**Task to carry out:**
Transcribe each record exactly as it appears.

-- Opening Marker --

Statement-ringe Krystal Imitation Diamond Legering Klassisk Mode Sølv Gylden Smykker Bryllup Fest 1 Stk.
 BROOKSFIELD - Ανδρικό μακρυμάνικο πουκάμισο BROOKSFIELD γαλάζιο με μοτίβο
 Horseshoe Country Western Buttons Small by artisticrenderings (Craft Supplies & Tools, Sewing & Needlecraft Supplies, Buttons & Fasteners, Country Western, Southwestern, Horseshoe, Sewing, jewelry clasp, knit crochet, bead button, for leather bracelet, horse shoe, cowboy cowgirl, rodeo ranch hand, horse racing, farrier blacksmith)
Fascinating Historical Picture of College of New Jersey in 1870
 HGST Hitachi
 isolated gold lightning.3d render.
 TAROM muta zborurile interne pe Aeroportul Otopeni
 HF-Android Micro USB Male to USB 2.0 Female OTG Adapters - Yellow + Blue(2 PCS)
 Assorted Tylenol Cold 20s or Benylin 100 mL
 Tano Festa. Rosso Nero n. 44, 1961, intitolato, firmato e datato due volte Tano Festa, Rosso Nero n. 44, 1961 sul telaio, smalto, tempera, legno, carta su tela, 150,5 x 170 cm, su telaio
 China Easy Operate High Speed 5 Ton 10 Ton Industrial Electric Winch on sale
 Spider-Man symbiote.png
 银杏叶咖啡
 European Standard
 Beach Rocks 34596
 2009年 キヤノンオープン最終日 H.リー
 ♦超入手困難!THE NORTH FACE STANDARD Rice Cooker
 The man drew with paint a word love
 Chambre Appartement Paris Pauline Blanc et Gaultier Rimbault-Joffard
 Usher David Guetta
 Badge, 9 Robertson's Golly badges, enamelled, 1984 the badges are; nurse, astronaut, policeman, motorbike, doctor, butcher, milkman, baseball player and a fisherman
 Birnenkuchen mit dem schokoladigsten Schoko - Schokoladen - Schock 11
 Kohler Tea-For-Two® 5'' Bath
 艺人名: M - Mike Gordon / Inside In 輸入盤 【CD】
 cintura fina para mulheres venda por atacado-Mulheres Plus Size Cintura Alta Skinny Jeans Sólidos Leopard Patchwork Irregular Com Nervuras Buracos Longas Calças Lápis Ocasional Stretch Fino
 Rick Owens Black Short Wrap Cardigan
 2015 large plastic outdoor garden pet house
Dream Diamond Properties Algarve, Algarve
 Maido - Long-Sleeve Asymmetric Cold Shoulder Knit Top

-- Closing Marker --

**Answer to the exercise:**
Statement-ringe Krystal Imitation Diamond Legering Klassisk Mode Sølv Gylden Smykker Bryllup Fest 1 Stk.
 BROOKSFIELD - Ανδρικό μακρυμάνικο πουκάμισο BROOKSFIELD γαλάζιο με μοτίβο
 Horseshoe Country Western Buttons Small by artisticrenderings (Craft Supplies & Tools, Sewing & Needlecraft Supplies, Buttons & Fasteners, Country Western, Southwestern, Horseshoe, Sewing, jewelry clasp, knit crochet, bead button, for leather bracelet, horse shoe, cowboy cowgirl, rodeo ranch hand, horse racing, farrier blacksmith)
Fascinating Historical Picture of College of New Jersey in 1870
 HGST Hitachi
 isolated gold lightning.3d render.
 TAROM muta zborurile interne pe Aeroportul Otopeni
 HF-Android Micro USB Male to USB 2.0 Female OTG Adapters - Yellow + Blue(2 PCS)
 Assorted Tylenol Cold 20s or Benylin 100 mL
 Tano Festa. Rosso Nero n. 44, 1961, intitolato, firmato e datato due volte Tano Festa, Rosso Nero n. 44, 1961 sul telaio, smalto, tempera, legno, carta su tela, 150,5 x 170 cm, su telaio
 China Easy Operate High Speed 5 Ton 10 Ton Industrial Electric Winch on sale
 Spider-Man symbiote.png
 银杏叶咖啡
 European Standard
 Beach Rocks 34596
 2009年 キヤノンオープン最終日 H.リー
 ♦超入手困難!THE NORTH FACE STANDARD Rice Cooker
 The man drew with paint a word love
 Chambre Appartement Paris Pauline Blanc et Gaultier Rimbault-Joffard
 Usher David Guetta
 Badge, 9 Robertson's Golly badges, enamelled, 1984 the badges are; nurse, astronaut, policeman, motorbike, doctor, butcher, milkman, baseball player and a fisherman
 Birnenkuchen mit dem schokoladigsten Schoko - Schokoladen - Schock 11
 Kohler Tea-For-Two® 5'' Bath
 艺人名: M - Mike Gordon / Inside In 輸入盤 【CD】
 cintura fina para mulheres venda por atacado-Mulheres Plus Size Cintura Alta Skinny Jeans Sólidos Leopard Patchwork Irregular Com Nervuras Buracos Longas Calças Lápis Ocasional Stretch Fino
 Rick Owens Black Short Wrap Cardigan
 2015 large plastic outdoor garden pet house
Dream Diamond Properties Algarve, Algarve
 Maido - Long-Sleeve Asymmetric Cold Shoulder Knit Top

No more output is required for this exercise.